Large cum time but small flat - the problem is in a callee.

list funcName

Shows annotated source code lines:

(pprof) list compute
Total: 40s
ROUTINE ======================== compute in main.go
     10.00s     15.00s (flat, cum) 37.50% of Total

Highlights:

You can see which specific lines consume CPU or allocate memory — ideal for micro-optimizations.

web (or `go tool pprof -http=:6060`)

Opens an interactive call graph in your browser.

Color & size meaning:

Red - functions consuming the most resources
Yellow - medium cost
Green - minor impact
Box width - time or memory weight
Arrow - function call relationship ##### Highlights:
The wider and redder the box, the hotter the function.

Flamegraph

A flamegraph is the most intuitive format.
Example:

main
 └── handleRequest
      ├── parseJSON
      └── processData
           ├── validate
           └── saveToDB

Each rectangle = a function:

X-axis = total time (width = cost)
Y-axis = call stack depth
Bottom → top = call chain (from main to leaf functions) ##### Highlights:
If parseJSON is wide - JSON encoding is CPU-heavy.
If saveToDB dominates - DB operations are the bottleneck. ##### Example interpretation For example, your flamegraph shows:

main → handle → json.Marshal → reflect.Value.Interface

and reflect.Value.Interface takes 40% of CPU time.

— Records supplied —
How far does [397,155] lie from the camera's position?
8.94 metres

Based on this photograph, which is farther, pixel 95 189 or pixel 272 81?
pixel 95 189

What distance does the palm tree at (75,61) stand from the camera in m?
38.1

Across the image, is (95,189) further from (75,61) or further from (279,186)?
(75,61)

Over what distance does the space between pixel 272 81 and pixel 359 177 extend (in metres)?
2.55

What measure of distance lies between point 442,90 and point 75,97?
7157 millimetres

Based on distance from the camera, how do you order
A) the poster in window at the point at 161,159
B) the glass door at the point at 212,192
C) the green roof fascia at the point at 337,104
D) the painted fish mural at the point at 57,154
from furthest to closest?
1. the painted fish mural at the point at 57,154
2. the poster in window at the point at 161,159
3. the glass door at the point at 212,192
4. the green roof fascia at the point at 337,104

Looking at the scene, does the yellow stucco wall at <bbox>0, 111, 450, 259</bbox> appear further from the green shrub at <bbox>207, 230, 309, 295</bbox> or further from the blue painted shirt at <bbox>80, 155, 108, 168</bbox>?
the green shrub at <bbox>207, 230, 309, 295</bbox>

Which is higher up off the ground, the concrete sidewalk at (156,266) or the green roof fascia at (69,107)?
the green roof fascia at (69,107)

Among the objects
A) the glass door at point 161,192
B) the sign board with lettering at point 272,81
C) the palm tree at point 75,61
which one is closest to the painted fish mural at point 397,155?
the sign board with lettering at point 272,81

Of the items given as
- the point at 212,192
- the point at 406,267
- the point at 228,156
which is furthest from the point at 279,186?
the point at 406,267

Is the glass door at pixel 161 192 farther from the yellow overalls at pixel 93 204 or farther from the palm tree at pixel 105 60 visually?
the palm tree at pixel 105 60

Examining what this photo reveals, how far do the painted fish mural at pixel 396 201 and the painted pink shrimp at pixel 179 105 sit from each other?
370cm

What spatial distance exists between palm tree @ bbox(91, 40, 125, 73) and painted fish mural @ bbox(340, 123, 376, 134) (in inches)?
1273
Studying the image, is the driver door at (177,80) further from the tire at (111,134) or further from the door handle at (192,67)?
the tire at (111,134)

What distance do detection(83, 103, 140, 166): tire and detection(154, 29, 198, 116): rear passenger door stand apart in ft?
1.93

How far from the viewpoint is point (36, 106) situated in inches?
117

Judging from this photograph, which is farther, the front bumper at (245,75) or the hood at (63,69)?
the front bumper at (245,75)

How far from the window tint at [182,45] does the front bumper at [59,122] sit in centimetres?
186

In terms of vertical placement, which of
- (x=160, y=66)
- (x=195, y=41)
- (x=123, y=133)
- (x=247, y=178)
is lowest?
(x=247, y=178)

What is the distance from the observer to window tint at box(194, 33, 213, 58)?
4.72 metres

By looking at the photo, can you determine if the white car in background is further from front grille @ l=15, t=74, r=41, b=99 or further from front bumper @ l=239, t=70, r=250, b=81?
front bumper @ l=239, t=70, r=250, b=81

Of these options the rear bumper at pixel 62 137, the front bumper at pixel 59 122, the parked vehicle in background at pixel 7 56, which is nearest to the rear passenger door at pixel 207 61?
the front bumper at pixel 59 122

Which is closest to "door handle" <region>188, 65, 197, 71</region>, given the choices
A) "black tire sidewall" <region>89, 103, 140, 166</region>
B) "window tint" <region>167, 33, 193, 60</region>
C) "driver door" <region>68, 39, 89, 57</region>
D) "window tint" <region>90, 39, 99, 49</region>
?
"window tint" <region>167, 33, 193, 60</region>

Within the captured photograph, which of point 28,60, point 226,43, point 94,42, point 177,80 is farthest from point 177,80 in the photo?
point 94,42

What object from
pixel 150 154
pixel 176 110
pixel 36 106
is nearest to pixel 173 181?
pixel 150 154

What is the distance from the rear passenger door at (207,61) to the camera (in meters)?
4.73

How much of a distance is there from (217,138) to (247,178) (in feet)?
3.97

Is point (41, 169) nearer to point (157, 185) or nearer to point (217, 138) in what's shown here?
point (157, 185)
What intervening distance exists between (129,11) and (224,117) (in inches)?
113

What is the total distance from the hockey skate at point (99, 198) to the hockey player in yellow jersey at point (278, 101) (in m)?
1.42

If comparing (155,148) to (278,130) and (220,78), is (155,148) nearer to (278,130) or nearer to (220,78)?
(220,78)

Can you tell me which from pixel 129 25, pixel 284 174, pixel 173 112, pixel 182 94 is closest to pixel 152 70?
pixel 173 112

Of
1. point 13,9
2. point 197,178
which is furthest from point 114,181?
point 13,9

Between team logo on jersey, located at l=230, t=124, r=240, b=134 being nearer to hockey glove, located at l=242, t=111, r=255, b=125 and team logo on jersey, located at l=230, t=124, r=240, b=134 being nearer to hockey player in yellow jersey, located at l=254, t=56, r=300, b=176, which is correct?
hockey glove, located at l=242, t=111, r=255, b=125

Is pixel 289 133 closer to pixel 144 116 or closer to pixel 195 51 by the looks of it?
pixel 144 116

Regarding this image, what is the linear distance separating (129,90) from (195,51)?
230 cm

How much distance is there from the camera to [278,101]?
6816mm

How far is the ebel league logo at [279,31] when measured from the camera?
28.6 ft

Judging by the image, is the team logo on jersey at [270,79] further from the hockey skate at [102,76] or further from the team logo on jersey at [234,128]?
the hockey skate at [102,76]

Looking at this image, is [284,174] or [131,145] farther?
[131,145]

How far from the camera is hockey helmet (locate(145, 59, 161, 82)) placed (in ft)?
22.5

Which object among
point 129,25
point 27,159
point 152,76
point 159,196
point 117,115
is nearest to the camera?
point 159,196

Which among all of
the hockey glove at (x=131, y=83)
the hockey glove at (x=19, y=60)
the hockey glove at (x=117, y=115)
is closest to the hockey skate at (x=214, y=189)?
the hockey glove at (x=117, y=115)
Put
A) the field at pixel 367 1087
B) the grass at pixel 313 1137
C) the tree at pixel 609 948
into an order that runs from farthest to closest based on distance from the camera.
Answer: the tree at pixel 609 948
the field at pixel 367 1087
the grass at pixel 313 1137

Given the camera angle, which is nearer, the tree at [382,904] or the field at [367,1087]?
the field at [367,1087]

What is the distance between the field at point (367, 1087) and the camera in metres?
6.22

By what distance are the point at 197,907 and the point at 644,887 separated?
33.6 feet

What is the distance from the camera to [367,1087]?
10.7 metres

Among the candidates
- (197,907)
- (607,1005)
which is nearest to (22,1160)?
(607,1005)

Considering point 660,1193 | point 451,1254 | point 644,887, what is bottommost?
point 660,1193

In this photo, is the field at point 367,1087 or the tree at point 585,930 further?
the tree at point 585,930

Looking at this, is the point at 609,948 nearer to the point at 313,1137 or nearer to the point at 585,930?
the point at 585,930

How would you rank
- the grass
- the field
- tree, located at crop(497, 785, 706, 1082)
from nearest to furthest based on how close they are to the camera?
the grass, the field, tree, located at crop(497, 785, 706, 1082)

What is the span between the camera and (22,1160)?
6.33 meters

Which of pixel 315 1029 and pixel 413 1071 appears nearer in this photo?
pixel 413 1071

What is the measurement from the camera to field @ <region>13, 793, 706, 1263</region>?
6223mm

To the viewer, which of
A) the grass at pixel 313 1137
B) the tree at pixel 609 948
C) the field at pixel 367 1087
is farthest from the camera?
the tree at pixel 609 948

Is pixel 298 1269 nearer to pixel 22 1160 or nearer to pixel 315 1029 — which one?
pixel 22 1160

— Jobs —
- a) In a flamegraph, what does the X-axis represent, according to the pprof excerpt?
- b) Set down the passage of the pprof excerpt starting with "Each rectangle = a" and going on through "of CPU time.".
- c) Write the next part of the pprof excerpt, picking up after its final sentence.
The listing has no role in this work.

— The results —
- a) Total time, with a rectangle's width showing its cost.

- b)
Each rectangle = a function:

X-axis = total time (width = cost)
Y-axis = call stack depth
Bottom → top = call chain (from main to leaf functions) ##### Highlights:
If parseJSON is wide - JSON encoding is CPU-heavy.
If saveToDB dominates - DB operations are the bottleneck. ##### Example interpretation For example, your flamegraph shows:

main → handle → json.Marshal → reflect.Value.Interface

and reflect.Value.Interface takes 40% of CPU time.

- c)
That's a clear indicator of slow reflection-based serialization - replace with faster encoder like jsoniter or easyjson.

Practical reading tips

Start with the widest blocks at the bottom — they consume the most time or memory.
Ignore runtime internals (runtime.*, syscall.*) unless something abnormal shows up.
Look for repeating narrow peaks — they often mean inefficient work inside loops.
If CPU looks fine but app hangs, check block or mutex profiles — likely synchronization issues, not CPU load.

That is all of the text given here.